*TEXT BLOCK*.
++++++++

Daniel Gilleon, the girl’s attorney, told the Times the results of the rape exam as well as the audio of the phone calls have not yet been released.
The lawsuit comes nearly two months after the Times reported that five members of SDSU’s football team were reported to campus officials last fall for a rape that was alleged to have taken place at a house party off-campus. The school incurred immediate backlash after the report noted it failed to launch an internal investigation or student disciplinary proceeding more than seven months after being made aware of the incident. SDSU eventually opened its own Title IX investigation nine months after the allegations first surfaced.
The university addressed why it waited to begin its investigation during the announcement, saying that the “San Diego Police Department requested that SDSU not take any action, including launching an investigation and conducting interviews, regarding the reported off campus sexual assault to avoid compromising its own criminal investigation.”
Last month, the woman publicly spoke about the incident for the first time and expressed her disappointment in how the university responded to the matter. Her father, who recently spoke to the Times anonymously, shared that he informed campus police of his daughter’s story three days after the party but was never given any information for the school’s Title IX investigation or complaint process.

++++++++

*ENTRIES SHOWN*.
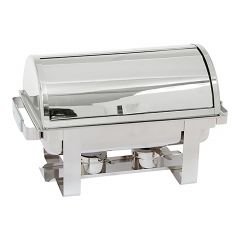 Chafing dish GN1/1 RVS MaxPro EMG 921145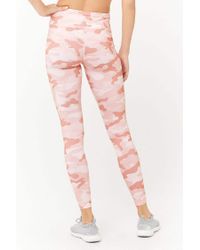 white camo leggings forever 21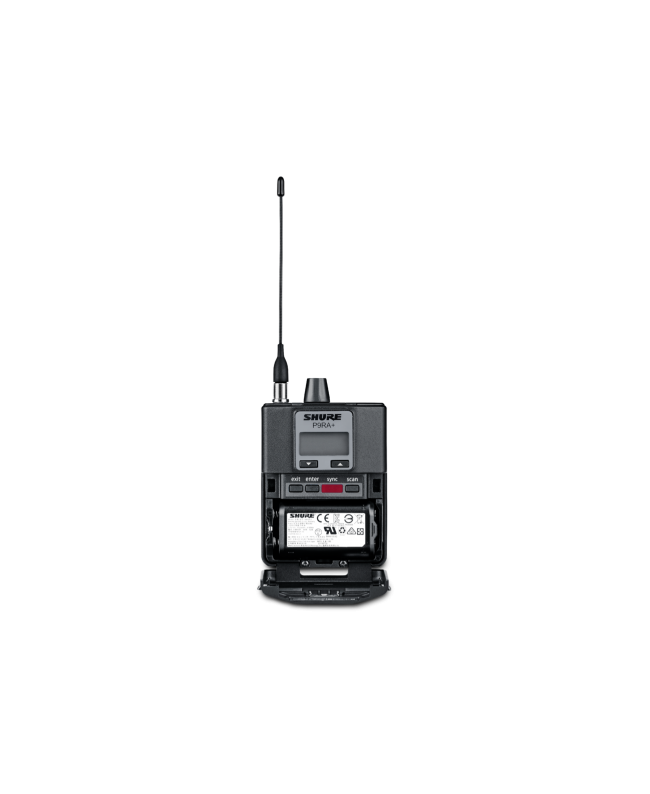 SHURE P9RA+ K1E Ricevitore Bodypack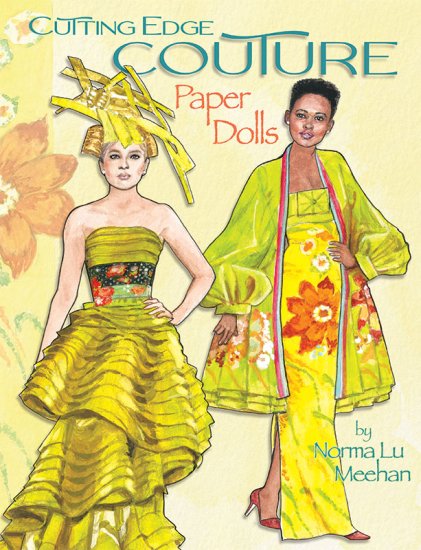 (image for) Cutting Edge Couture Paper Dolls by Norma Lu Meehan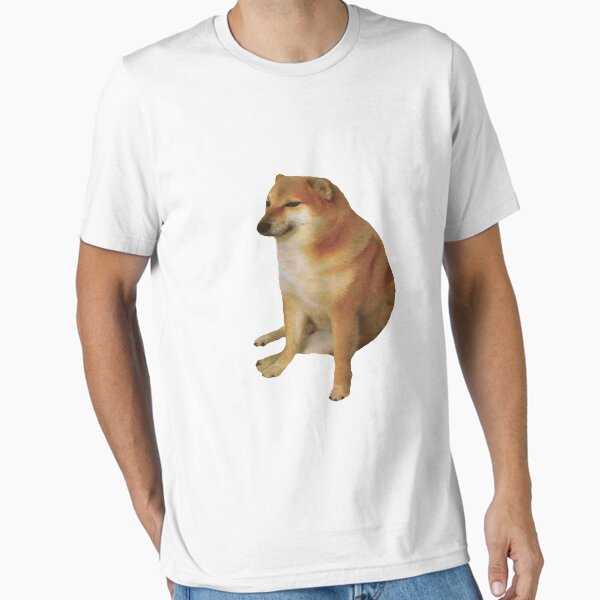 Item preview, Cheems  designed and sold by Ettore13.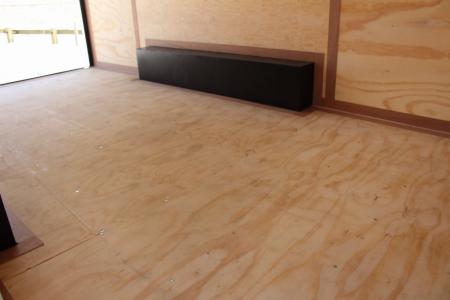 New 2026 United UXT Commercial Grade Cargo Trailer - 8.5 'x 22' - 7' Interior Height - Rear Ramp Door - Extended Tongue - 9900# GVW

++++++++

*REQUIREMENT 1*.
Using the SDSU news excerpt, answer these questions:
(a) How many members of the SDSU football team were reported to campus officials last fall?
(b) How long after the allegations first surfaced did SDSU open its own Title IX investigation?
(c) How many days after the party did the woman's father inform campus police?
*REQUIREMENT 2*.
According to the SDSU news excerpt, why did the university wait to begin its investigation?
*REQUIREMENT 3*.
Carry on the SDSU news excerpt beyond its final sentence.

*ANSWER BOX 1*.
(a) Five.
(b) Nine months.
(c) Three days.

*ANSWER BOX 2*.
The San Diego Police Department asked SDSU not to take any action, including launching an investigation or conducting interviews, about the reported off-campus sexual assault. The police made this request so that their own criminal investigation would not be compromised.

*ANSWER BOX 3*.
“Something like this sticks with you forever,” the girl said, per the Times. “And all I can really do now is just hope that I can get some sort of justice somehow and feel like people are facing consequences for their actions because I feel like I’ve been facing the consequences for their actions.”
Because the incident occured while Araiza was in college, he is not subject to NFL discipline. The Bills have declined comment, citing an “ongoing civil case,” noting that they did a “thorough investigation on the matter.” Araiza recently won the starting job in training camp, with Buffalo cutting the team’s only other punter, Matt Haack, on Aug. 22.